Aujourd’hui il n’est plus de coutume d’applaudir les infirmières. IL parait même ringard de les flatter.
On ne gagne pas au loto deux fois, mesdames. De la même façon on peut se demander ce que nos soignants peuvent garder en espérance dans la peur des lits saturés, et des visages désaturés de la pandémie. Les miettes apéritives du Grenelle.
Du coup, sur un autre front, la médecine de ville s’est vu reprocher de ne pas suppléer les hospitaliers en déficit. Comme si forcer des femmes médecins généralistes à quitter leur mari et leurs enfants était incitatif à un mouvement de ces soignants vers là où l’approche humaine doit être inconditionnelle ?

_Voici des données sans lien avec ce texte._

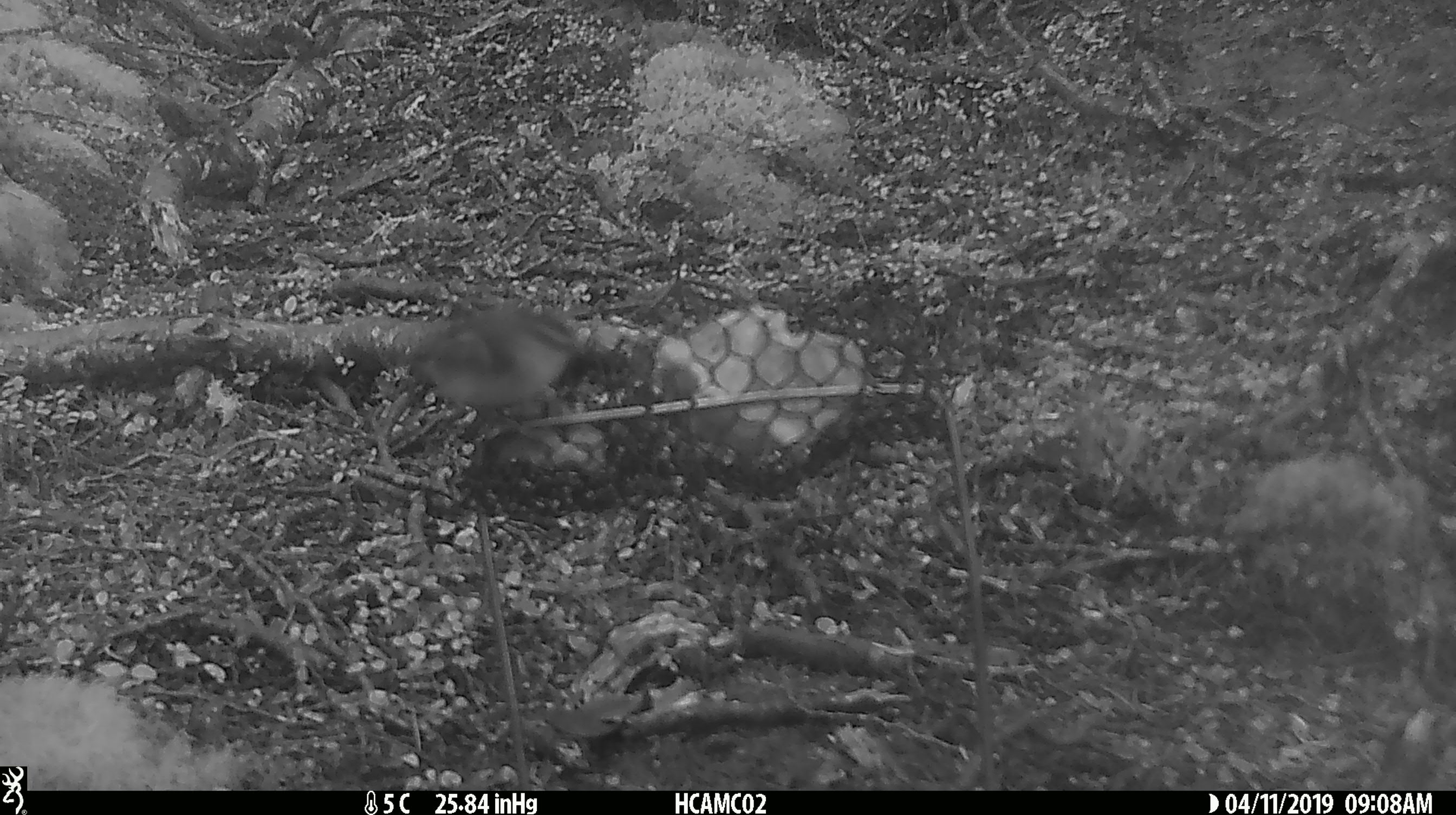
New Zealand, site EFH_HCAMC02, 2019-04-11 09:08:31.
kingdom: Animalia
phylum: Chordata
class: Aves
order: Passeriformes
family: Acanthisittidae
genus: Acanthisitta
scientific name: Acanthisitta chloris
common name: rifleman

On vit la semaine dernière un chef de service de l’Est de la France pourfendre ces paresseuses travailleuses de l’hôpital ne désirant plus finir à plus d’heure, comme dans le « bon vieux temps ».
Mais quel autre suspect que l’Etat mal pensé, qui dans le temps jadis voulut appâter sa fonction publique par des avantages inamovibles, et désormais irréalisables ? Quel autre responsable que l’Etat, pour constater que le budget des hôpitaux français est supérieur à celui de l’Allemagne, alors qu’en Allemagne les infirmières sont bien plus considérées. Pourquoi cela ne marche plus ?

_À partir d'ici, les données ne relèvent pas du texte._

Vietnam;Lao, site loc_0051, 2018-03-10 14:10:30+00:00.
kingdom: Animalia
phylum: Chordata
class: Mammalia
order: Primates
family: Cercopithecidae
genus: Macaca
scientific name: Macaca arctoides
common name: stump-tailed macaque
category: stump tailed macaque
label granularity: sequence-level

Nous avons de moins en moins d’infirmières en état d’agir tant elles sont moins nombreuses, moins motivées par leur hiérarchie, peu regardées par leurs « supérieurs » médecins, et peu valorisées par les perspectives de carrière. Le nombre de soignants par lit se rétrécit comme peau de chagrin.
L’autre jour les applaudissements du tour de France féminin cachaient une surprenante information. Le salaire des dames cyclistes avait été multiplié par six depuis 2014. Pour atteindre, hors publicité et primes diverses, cinq mille euros minimums par mois. Cette somme pouvant atteindre le quintuple pour les dix premières des pelotons.

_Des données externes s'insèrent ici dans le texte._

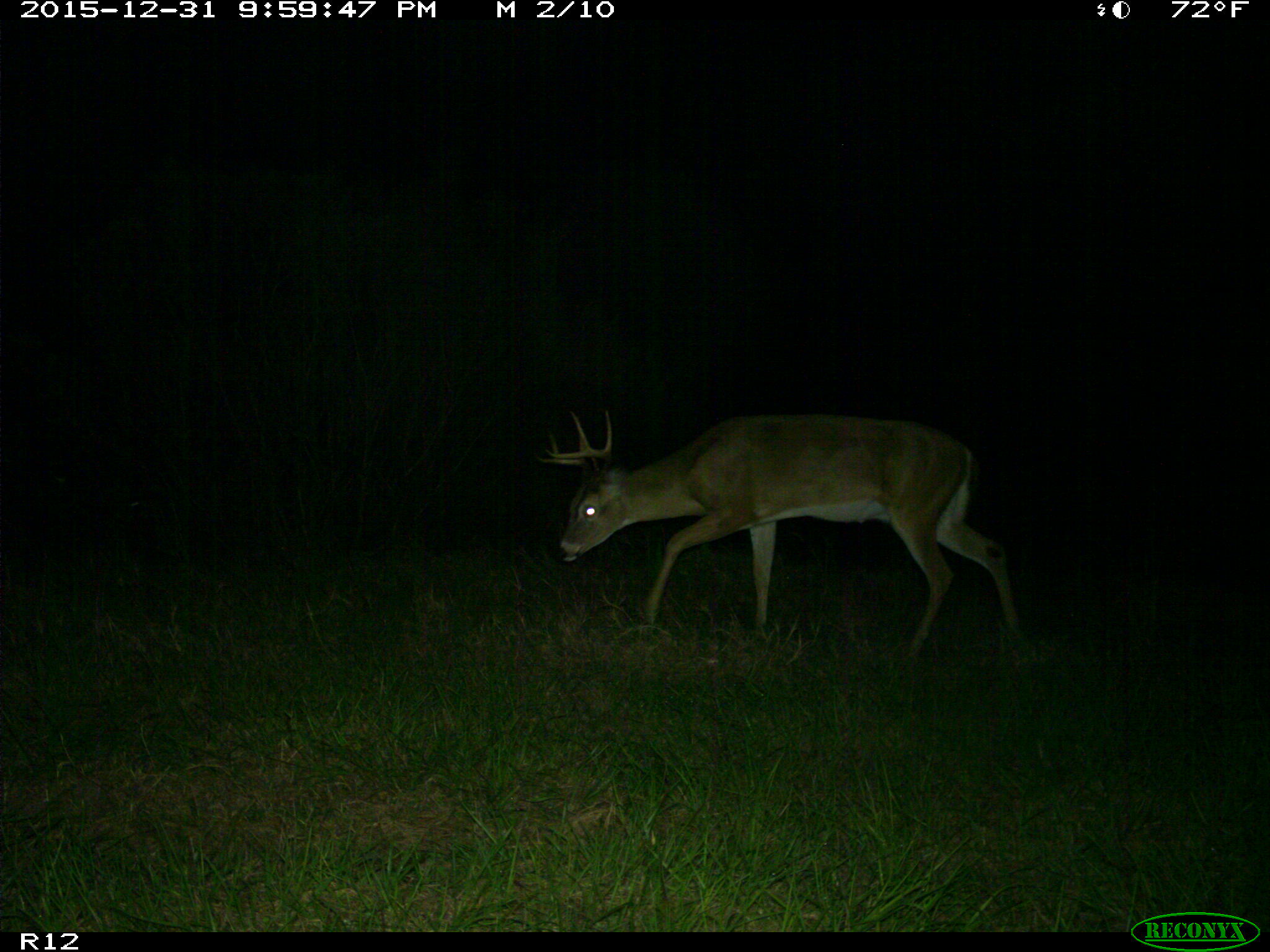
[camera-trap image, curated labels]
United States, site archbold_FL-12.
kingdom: Animalia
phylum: Chordata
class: Mammalia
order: Artiodactyla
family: Cervidae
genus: Odocoileus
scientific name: Odocoileus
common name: deer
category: unidentified deer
Unidentified deer (deer) (Odocoileus).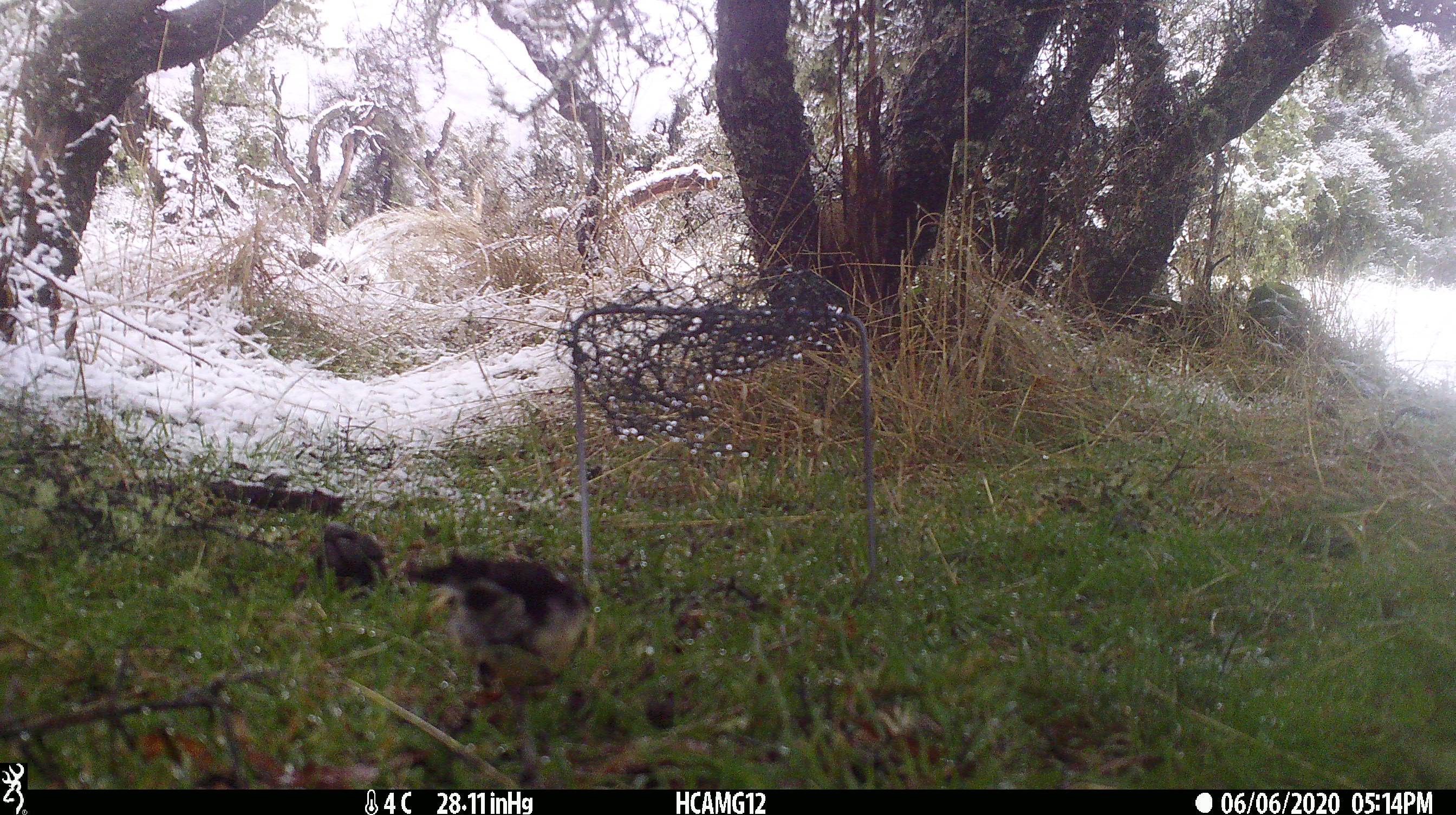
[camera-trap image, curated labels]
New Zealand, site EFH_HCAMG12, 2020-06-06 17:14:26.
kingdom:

Bien entendu le rêve a toujours eu primauté sur la réalité. Il parait bien, sur une étape de montagne, de frôler la main de telle ou telle athlète. En revanche, toucher la main d’une infirmière après une entrée en réa, est devenu un rêve inatteignable. Elles vont plus vite que le maillot jaune.
On pourrait imaginer que l’abnégation de nos infirmières mérite mieux que 3% d’augmentation octroyées à l’applaudimètre. En lorgnant un peu du coté du ministère des sports.
Car les infirmières (et les aides-soignantes) sont tristes de travailler vite, et mal, dans un silence radio au nom duquel les fautes professionnelles n’ont plus le temps d’être colligées. Les généralistes, encore moins rassurés par la responsabilité individuelle qui est la leur ne peuvent devenir des infirmières, et les infirmières des médecins.
C’est cette tristesse, ce désabusement des jeunes troupes qui conduit à la catastrophe. Prendre cet exode massif comme le caprice de jeunes et moins jeunes soignants est une faute d’appréciation. Et pas un simple fait social.
Ce n’est pas le seul métier pénible que celui d’infirmière. Il y a aussi les médecins, les brancardiers, les ambulanciers. Quelques applaudissements sur les terrasses de 2020, puis rien.